Swirling cake batter is a technique used to make marble type cakes. Over the years I’ve read many recipes for cakes that require you to swirl two types of batter together, but I’ve always found that they never really explained a good technique on how to swirl the batters together. The method I’ve been using for years I first learned from one of my first cake decorating instructors, and I found it works better than any other technique I’ve tried.
While working on my next Cakes Without Borders book, which has a recipe that requires swirling cake batter together, I realized how hard it is to explain the technique in words. So instead I thought I would make a quick video demonstrating how I do it!
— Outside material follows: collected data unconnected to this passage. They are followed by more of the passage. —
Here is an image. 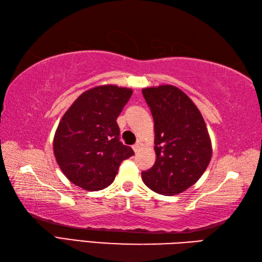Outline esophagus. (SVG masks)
<instances>
[{
    "instance_id": "34e87169",
    "label": "esophagus",
    "mask_w": 262,
    "mask_h": 262,
    "mask_svg": "<svg viewBox=\"0 0 262 262\" xmlns=\"http://www.w3.org/2000/svg\"><path fill=\"white\" fill-rule=\"evenodd\" d=\"M143 146V143L141 142V141H137V143L136 144H134V145H133V149H134L135 152H138L141 149V147Z\"/></svg>"
}]
</instances>
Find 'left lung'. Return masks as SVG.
<instances>
[{
    "mask_svg": "<svg viewBox=\"0 0 262 262\" xmlns=\"http://www.w3.org/2000/svg\"><path fill=\"white\" fill-rule=\"evenodd\" d=\"M154 119L157 160L142 172L151 190L172 196L196 183L211 159L207 127L191 99L173 85L142 90Z\"/></svg>",
    "mask_w": 262,
    "mask_h": 262,
    "instance_id": "left-lung-1",
    "label": "left lung"
}]
</instances>
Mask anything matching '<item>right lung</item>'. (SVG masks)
Listing matches in <instances>:
<instances>
[{
	"mask_svg": "<svg viewBox=\"0 0 262 262\" xmlns=\"http://www.w3.org/2000/svg\"><path fill=\"white\" fill-rule=\"evenodd\" d=\"M133 91L101 85L77 98L60 119L54 137V154L66 178L89 191L114 182L122 161L134 155L119 141L117 118Z\"/></svg>",
	"mask_w": 262,
	"mask_h": 262,
	"instance_id": "right-lung-1",
	"label": "right lung"
}]
</instances>
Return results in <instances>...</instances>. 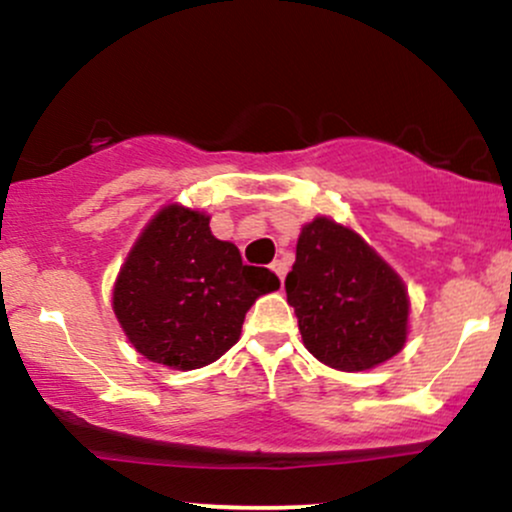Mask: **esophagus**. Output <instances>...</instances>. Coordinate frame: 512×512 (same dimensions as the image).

Step 1: Start with half your main batter
Any time you have a cake recipe that combines two or more types of batter that must be mixed together you can use this method. Usually there is more of one batter than the other. I call the larger quantity batter the main batter and the smaller quantity the swirl batter. To start off fill your pan with about half of your main batter. You can always use a scale to be as accurate as possible, but estimating half the batter works just fine too!
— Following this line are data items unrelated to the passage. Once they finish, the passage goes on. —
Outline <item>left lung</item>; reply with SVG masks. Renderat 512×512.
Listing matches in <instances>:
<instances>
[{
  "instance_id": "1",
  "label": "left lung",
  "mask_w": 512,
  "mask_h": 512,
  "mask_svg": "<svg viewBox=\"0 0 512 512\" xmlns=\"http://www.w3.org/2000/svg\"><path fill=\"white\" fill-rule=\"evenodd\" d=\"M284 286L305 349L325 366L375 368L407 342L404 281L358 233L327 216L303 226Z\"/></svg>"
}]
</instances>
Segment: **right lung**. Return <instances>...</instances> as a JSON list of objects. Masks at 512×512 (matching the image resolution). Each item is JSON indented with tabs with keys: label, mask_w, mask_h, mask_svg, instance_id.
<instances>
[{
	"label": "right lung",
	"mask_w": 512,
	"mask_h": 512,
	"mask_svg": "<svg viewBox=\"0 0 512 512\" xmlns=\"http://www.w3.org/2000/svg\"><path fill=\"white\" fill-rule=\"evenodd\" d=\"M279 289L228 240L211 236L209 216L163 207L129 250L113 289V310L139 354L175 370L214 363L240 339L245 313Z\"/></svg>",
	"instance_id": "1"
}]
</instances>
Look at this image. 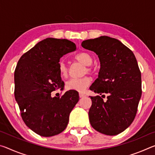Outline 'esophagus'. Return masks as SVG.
<instances>
[{"mask_svg":"<svg viewBox=\"0 0 155 155\" xmlns=\"http://www.w3.org/2000/svg\"><path fill=\"white\" fill-rule=\"evenodd\" d=\"M85 95L83 93H79V97L80 98H83V97H85Z\"/></svg>","mask_w":155,"mask_h":155,"instance_id":"34e87169","label":"esophagus"}]
</instances>
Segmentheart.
<instances>
[{"label": "heart", "instance_id": "1", "mask_svg": "<svg viewBox=\"0 0 155 155\" xmlns=\"http://www.w3.org/2000/svg\"><path fill=\"white\" fill-rule=\"evenodd\" d=\"M77 61L83 64L87 65L85 72H92V68L90 65L92 64L93 57L87 52H83L78 54L76 57ZM58 70L59 74L63 77H66L68 74V68L64 61H60L58 65ZM91 83V79L88 77H83L82 78H72L68 80L65 83V87L68 90H74L77 91H83Z\"/></svg>", "mask_w": 155, "mask_h": 155}]
</instances>
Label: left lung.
<instances>
[{"instance_id":"8db88e82","label":"left lung","mask_w":155,"mask_h":155,"mask_svg":"<svg viewBox=\"0 0 155 155\" xmlns=\"http://www.w3.org/2000/svg\"><path fill=\"white\" fill-rule=\"evenodd\" d=\"M83 48L98 55L101 68L90 90L104 96H90V122L94 129L116 135L129 127L137 114L141 96V77L133 52L117 39L101 36L83 41Z\"/></svg>"}]
</instances>
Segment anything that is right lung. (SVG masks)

Step 2: Add your swirl batter
Next, add all of your swirl batter to the pan and smooth it out with a spatula.
Step 3: Top with remaining main batter
Top the swirl batter with the remaining main batter and smooth it out.
Step 4: Fold over the batter
Now you are ready to “swirl” the batter, or in this case we are really folding the batters together. Using a rubber spatula start toward the center of the pan, dip the spatula down to the bottom of the pan as you bring it towards you and come back up.
Continue to fold the batters together going all the way around the pan. I recommend doing this two full times (so once you’ve gone around the entire cake pan, do a second pass). That will make sure the batters are well “swirled” together.
Smooth the top of the batter one last time. I also always recommend tapping the pan on the counter a few times to get out any air bubbles and settle the batter into any crevices (this is especially needed for ornate bundt pans). That’s all there is to it!